GET OUT is a confident, subversive and visually assured horror movie from debut feature director (and longtime stand-up comedian) Jordan Peele. It tells the story of a young African American man called Chris (Daniel Kaluuya) whose girlfriend (Allison Williams - GIRLS) takes him home to meet her parents (Catherine Keener and Bradley Whitford) for the first time. As with all the best horror, there's a deep and subversive commentary on social conditions here. And in the case of GET OUT, Jordan Peele is trying to tell us that the most insidious form of racism is that is secretly practiced by liberal educated rich white people - the people who vote for Obama and donate to the ACLU but don't actually want their daughters to date black men. The director also seems to be sending a message to his fellow African Americans - a message warning against complacency about race relations. And this message is embodied in Chris' hilarious best friend Rod, who warns him against going to his girlfriend's parents house in the woods early on, and is instrumental in helping Chris as her parents turn out to be quite literally using the silver spoon of privilege to subjugate him.
This tale of modern day racial slavery is, then, deeply profound and provocative, but this film is also hilarious and frightening by turns. It's quite astounding to see a debut director handle the tonal shifts with such aplomb, not to mention the impressive production design of the oppressive house and his eye for framing a visually iconic shot. The cast all deserve praise, although it was particularly interesting to see Allison Williams subvert her GIRLS character's preppy self-absorption in this film. But the subversive nature of this film is many faceted. I particularly enjoyed the fact that the most hated of bureaucrats and petty power brokers - the TSA - turn out to be good guys here.
Ultimately, GET OUT feels like exactly the right movie for our times - in which the happy surprise of Obama's election is over-turned by the surprise victory of Trump - and in the wake of the #blacklivesmatter movement. It entertains us but also reflects the deep fractures in American society. And this may well be why the film continues to do so well at the box office.

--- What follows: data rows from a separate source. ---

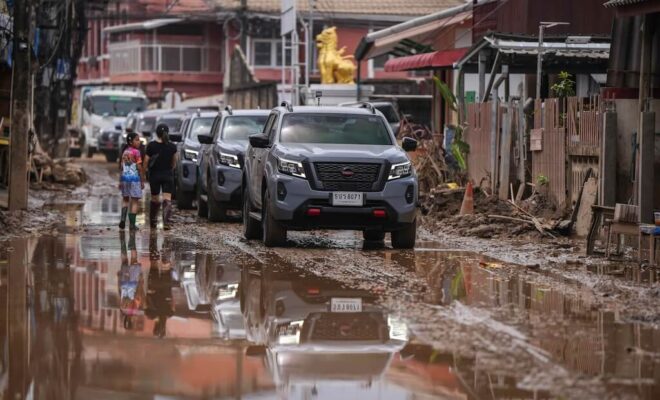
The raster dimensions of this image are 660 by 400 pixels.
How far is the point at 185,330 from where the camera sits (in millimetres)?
10797

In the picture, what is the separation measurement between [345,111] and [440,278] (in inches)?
202

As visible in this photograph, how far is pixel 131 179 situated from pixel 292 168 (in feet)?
13.5

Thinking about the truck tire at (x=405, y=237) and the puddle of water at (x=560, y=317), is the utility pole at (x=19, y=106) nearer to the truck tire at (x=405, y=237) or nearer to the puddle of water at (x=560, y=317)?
the truck tire at (x=405, y=237)

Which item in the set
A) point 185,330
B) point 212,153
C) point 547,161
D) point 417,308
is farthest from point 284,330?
point 212,153

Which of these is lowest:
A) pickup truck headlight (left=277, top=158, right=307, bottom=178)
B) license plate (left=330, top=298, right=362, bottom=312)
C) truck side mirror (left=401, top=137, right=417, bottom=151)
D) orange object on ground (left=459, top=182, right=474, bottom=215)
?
license plate (left=330, top=298, right=362, bottom=312)

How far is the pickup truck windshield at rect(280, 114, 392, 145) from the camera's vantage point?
60.4 feet

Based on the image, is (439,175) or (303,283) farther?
(439,175)

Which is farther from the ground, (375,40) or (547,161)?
(375,40)

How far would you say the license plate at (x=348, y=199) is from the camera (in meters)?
17.2

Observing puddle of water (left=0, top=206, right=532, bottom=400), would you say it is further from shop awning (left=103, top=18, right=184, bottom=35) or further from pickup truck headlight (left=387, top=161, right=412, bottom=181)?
shop awning (left=103, top=18, right=184, bottom=35)

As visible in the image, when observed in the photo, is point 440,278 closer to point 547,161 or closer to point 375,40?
point 547,161

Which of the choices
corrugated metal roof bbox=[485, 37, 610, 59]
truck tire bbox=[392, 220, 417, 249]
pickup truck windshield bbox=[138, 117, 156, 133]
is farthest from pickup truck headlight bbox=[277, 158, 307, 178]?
pickup truck windshield bbox=[138, 117, 156, 133]

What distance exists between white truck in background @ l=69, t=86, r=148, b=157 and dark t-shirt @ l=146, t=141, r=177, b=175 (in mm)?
35120

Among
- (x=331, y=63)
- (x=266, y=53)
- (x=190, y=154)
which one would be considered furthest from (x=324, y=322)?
(x=266, y=53)
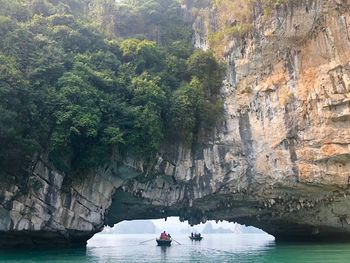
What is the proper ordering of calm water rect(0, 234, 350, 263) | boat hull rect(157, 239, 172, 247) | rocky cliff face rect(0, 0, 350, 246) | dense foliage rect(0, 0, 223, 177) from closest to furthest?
1. calm water rect(0, 234, 350, 263)
2. dense foliage rect(0, 0, 223, 177)
3. rocky cliff face rect(0, 0, 350, 246)
4. boat hull rect(157, 239, 172, 247)

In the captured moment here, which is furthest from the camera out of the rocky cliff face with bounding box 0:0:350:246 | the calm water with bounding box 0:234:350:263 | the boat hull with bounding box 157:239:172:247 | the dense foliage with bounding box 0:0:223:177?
the boat hull with bounding box 157:239:172:247

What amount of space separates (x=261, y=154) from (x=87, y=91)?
6202 millimetres

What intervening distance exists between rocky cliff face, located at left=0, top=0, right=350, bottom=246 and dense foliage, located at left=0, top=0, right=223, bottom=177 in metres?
0.83

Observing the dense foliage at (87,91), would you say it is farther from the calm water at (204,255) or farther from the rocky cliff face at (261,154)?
the calm water at (204,255)

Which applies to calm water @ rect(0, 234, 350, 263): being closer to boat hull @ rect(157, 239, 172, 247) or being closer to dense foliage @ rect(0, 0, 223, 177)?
dense foliage @ rect(0, 0, 223, 177)

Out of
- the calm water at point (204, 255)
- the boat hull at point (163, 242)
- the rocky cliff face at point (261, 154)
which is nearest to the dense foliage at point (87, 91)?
the rocky cliff face at point (261, 154)

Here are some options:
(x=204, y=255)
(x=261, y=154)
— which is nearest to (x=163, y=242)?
(x=204, y=255)

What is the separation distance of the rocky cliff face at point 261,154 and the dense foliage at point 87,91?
2.72 ft

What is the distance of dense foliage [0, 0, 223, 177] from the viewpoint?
464 inches

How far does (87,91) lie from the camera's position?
1256 centimetres

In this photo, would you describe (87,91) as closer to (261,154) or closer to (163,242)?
(261,154)


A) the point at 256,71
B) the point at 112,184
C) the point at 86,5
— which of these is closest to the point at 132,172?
the point at 112,184

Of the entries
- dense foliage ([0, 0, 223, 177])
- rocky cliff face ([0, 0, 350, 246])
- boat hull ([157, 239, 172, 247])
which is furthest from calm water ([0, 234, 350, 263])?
boat hull ([157, 239, 172, 247])

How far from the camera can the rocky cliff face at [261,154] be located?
13352mm
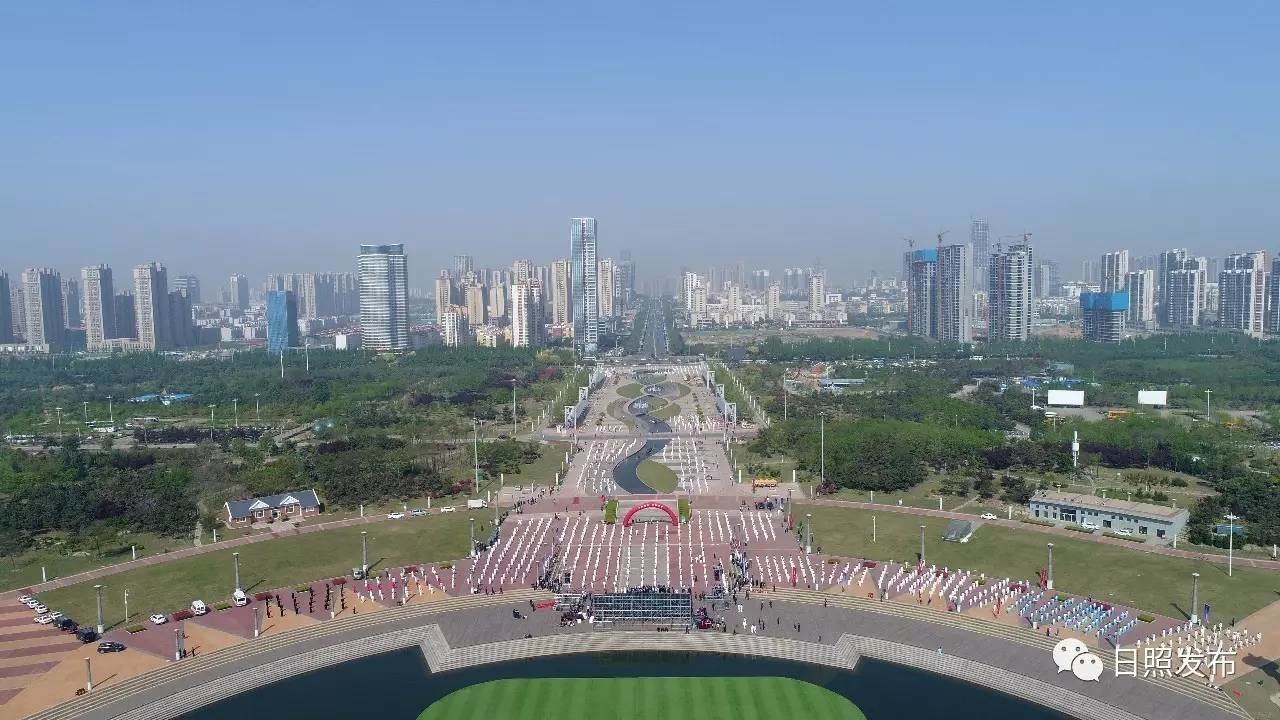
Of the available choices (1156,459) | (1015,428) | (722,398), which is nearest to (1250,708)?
(1156,459)

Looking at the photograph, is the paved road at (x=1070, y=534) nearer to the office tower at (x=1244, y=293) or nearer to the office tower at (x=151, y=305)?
the office tower at (x=1244, y=293)

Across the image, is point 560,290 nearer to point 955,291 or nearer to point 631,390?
point 955,291

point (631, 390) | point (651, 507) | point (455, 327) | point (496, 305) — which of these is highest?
point (496, 305)

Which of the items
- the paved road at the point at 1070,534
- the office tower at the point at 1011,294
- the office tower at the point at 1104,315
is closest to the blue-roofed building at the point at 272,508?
the paved road at the point at 1070,534

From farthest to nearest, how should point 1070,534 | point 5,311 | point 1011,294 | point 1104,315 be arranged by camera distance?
point 5,311 < point 1011,294 < point 1104,315 < point 1070,534

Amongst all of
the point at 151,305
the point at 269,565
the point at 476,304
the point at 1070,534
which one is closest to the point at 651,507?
the point at 269,565

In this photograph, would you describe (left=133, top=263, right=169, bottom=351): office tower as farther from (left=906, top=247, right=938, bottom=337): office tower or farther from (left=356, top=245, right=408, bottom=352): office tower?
(left=906, top=247, right=938, bottom=337): office tower

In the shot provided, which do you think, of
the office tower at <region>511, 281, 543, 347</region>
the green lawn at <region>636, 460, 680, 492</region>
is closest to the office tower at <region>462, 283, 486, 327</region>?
the office tower at <region>511, 281, 543, 347</region>
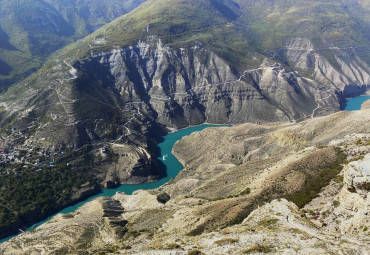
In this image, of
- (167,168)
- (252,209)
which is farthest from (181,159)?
(252,209)

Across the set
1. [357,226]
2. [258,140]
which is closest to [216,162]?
[258,140]

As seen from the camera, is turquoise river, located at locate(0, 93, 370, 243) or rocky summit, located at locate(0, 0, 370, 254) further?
turquoise river, located at locate(0, 93, 370, 243)

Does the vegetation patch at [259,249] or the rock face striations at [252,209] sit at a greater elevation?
the vegetation patch at [259,249]

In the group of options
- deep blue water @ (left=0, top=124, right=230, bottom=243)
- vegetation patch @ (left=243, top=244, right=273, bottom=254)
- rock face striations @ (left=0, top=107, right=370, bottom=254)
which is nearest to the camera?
vegetation patch @ (left=243, top=244, right=273, bottom=254)

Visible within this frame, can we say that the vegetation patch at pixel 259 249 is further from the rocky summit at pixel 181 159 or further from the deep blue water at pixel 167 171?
the deep blue water at pixel 167 171

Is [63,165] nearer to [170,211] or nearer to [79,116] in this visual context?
[79,116]

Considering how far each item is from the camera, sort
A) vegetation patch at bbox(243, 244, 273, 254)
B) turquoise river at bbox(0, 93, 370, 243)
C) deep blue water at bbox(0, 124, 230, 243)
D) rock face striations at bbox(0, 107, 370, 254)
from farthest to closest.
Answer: deep blue water at bbox(0, 124, 230, 243) → turquoise river at bbox(0, 93, 370, 243) → rock face striations at bbox(0, 107, 370, 254) → vegetation patch at bbox(243, 244, 273, 254)

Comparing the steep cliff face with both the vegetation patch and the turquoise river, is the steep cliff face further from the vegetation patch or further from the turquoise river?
the vegetation patch

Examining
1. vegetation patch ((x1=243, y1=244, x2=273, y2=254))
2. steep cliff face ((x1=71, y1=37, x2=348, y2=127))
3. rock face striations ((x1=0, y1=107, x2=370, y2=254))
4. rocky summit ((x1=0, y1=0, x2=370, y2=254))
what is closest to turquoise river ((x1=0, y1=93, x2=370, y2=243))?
rocky summit ((x1=0, y1=0, x2=370, y2=254))

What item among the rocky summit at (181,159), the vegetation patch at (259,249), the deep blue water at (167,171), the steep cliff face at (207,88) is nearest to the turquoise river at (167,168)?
the deep blue water at (167,171)
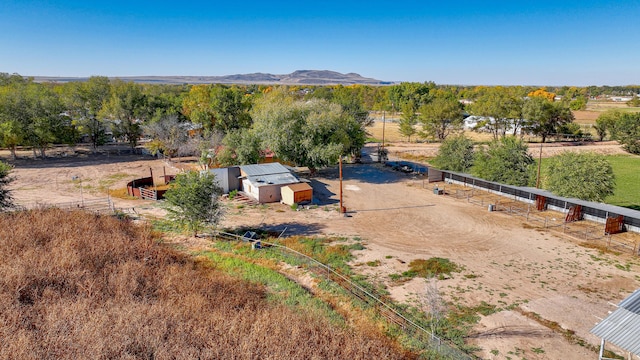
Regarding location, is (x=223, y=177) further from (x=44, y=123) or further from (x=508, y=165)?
(x=44, y=123)

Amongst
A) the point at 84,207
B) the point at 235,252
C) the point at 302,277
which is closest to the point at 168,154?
the point at 84,207

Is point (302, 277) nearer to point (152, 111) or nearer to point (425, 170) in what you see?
point (425, 170)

GET OUT has a running time of 104 minutes and is rated R. The movie played Sundance 2017 and opened earlier this year in the USA, Canada, Philippines, Greece, Singapore, Estonia, UK, Ireland, Denmark, Kuwait and France. It opens on April 7th in Indonesia, Lithuania and Norway; on April 20th in Sweden, Hungary, Malaysia and Turkey; on April 28th in Poland; on May 4th in France, Australia, Switzerland, Chile, Germany, Portugal and Finland; on May 11th in Russia; on May 18th in Hong Kong, Italy and Spain; and on June 15th in Brazil.